The east half of the city of Eagle Lake is within the township geographically but is a separate entity.

===Major highways===
- U.S. Highway 14
- Minnesota State Highway 60

===Lakes===
- Alice Lake
- Born Lake
- Eagle Lake (east half)
- Gilfillin Lake (south quarter)
- Indian Lake
- Madison Lake
- Madison Lake (southwest three-quarters)
- Mud Lake

===Adjacent townships===
- Jamestown Township (north)
- Elysian Township, Le Sueur County (northeast)
- Janesville Township, Waseca County (east)
- Alton Township, Waseca County (southeast)
- McPherson Township (south)
- Decoria Township (southwest)
- Mankato Township (west)
- Lime Township (northwest)

===Cemeteries===
The township includes Eagle Lake Cemetery.

==Demographics==
As of the census of 2000, there were 846 people, 295 households, and 235 families residing in the township. The population density was 26.0 PD/sqmi. There were 335 housing units at an average density of 10.3/sq mi (4.0/km^{2}). The racial makeup of the township was 97.87% White, 1.06% Asian, 0.12% from other races, and 0.95% from two or more races. Hispanic or Latino of any race were 0.47% of the population.

There were 295 households, out of which 40.3% had children under the age of 18 living with them, 71.5% were married couples living together, 3.7% had a female householder with no husband present, and 20.3% were non-families. 14.9% of all households were made up of individuals, and 8.1% had someone living alone who was 65 years of age or older. The average household size was 2.87 and the average family size was 3.23.

▶ **WRITTEN PROBLEM**: Resume the township profile above, picking up right after its final sentence.

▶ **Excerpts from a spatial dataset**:
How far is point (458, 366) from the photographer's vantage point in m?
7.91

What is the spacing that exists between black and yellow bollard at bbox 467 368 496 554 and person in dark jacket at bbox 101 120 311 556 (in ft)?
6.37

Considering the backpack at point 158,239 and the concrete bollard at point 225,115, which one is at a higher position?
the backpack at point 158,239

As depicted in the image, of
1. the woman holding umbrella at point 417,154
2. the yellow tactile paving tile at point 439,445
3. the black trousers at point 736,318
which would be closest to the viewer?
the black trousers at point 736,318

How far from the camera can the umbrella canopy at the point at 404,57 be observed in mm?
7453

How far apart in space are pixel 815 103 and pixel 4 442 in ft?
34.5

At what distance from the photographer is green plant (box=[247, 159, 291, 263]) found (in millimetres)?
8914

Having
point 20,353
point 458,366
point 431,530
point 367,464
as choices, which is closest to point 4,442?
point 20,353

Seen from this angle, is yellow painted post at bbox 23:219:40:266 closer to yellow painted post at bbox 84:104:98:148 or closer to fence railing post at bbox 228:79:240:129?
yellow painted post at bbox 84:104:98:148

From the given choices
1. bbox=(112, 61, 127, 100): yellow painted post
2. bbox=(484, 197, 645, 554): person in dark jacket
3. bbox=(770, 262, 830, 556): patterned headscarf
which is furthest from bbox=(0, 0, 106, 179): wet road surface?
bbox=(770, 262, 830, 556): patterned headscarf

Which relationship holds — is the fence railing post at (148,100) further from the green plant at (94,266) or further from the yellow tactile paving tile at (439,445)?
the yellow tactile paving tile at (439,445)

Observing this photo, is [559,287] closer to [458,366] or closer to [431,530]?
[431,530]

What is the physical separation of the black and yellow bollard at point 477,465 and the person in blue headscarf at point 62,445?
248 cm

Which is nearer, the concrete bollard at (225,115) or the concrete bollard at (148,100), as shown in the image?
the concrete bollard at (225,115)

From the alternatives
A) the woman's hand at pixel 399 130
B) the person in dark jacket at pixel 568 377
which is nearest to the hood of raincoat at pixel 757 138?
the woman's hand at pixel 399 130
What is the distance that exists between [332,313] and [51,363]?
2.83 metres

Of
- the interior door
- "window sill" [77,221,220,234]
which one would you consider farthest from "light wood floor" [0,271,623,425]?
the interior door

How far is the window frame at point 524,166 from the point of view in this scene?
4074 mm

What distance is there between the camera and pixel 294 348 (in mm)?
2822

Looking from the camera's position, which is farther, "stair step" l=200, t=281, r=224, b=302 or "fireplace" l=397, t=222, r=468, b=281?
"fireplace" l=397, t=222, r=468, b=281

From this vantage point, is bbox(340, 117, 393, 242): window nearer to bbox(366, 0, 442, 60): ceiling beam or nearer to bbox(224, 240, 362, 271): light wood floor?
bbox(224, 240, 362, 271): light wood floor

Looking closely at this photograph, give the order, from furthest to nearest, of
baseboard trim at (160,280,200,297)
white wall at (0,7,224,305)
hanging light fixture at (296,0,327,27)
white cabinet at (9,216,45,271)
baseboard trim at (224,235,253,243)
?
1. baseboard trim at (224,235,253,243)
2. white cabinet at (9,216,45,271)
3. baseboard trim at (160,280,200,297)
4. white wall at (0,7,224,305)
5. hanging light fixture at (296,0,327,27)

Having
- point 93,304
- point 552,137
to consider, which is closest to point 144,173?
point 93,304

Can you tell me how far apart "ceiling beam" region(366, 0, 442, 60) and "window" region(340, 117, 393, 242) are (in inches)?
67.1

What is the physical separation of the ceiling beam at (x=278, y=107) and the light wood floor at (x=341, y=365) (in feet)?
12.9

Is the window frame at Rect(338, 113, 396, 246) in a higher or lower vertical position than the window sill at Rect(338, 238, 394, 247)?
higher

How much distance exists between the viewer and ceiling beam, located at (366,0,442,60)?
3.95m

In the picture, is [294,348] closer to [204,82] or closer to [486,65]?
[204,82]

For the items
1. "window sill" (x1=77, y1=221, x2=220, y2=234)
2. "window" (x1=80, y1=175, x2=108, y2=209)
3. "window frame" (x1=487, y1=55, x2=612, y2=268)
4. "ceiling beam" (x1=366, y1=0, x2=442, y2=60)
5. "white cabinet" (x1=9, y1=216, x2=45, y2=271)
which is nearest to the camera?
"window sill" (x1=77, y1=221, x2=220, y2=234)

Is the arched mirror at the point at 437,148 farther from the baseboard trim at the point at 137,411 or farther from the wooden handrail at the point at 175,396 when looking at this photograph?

▶ **IN RESPONSE**:
In the township the population was spread out, with 28.1% under the age of 18, 9.1% from 18 to 24, 29.0% from 25 to 44, 23.2% from 45 to 64, and 10.6% who were 65 years of age or older. The median age was 38 years. For every 100 females, there were 102.4 males. For every 100 females age 18 and over, there were 106.1 males.

The median income for a household in the township was $52,188, and the median income for a family was $57,639. Males had a median income of $33,750 versus $24,417 for females. The per capita income for the township was $19,848. About 2.2% of families and 3.6% of the population were below the poverty line, including none of those under age 18 and 13.2% of those age 65 or over.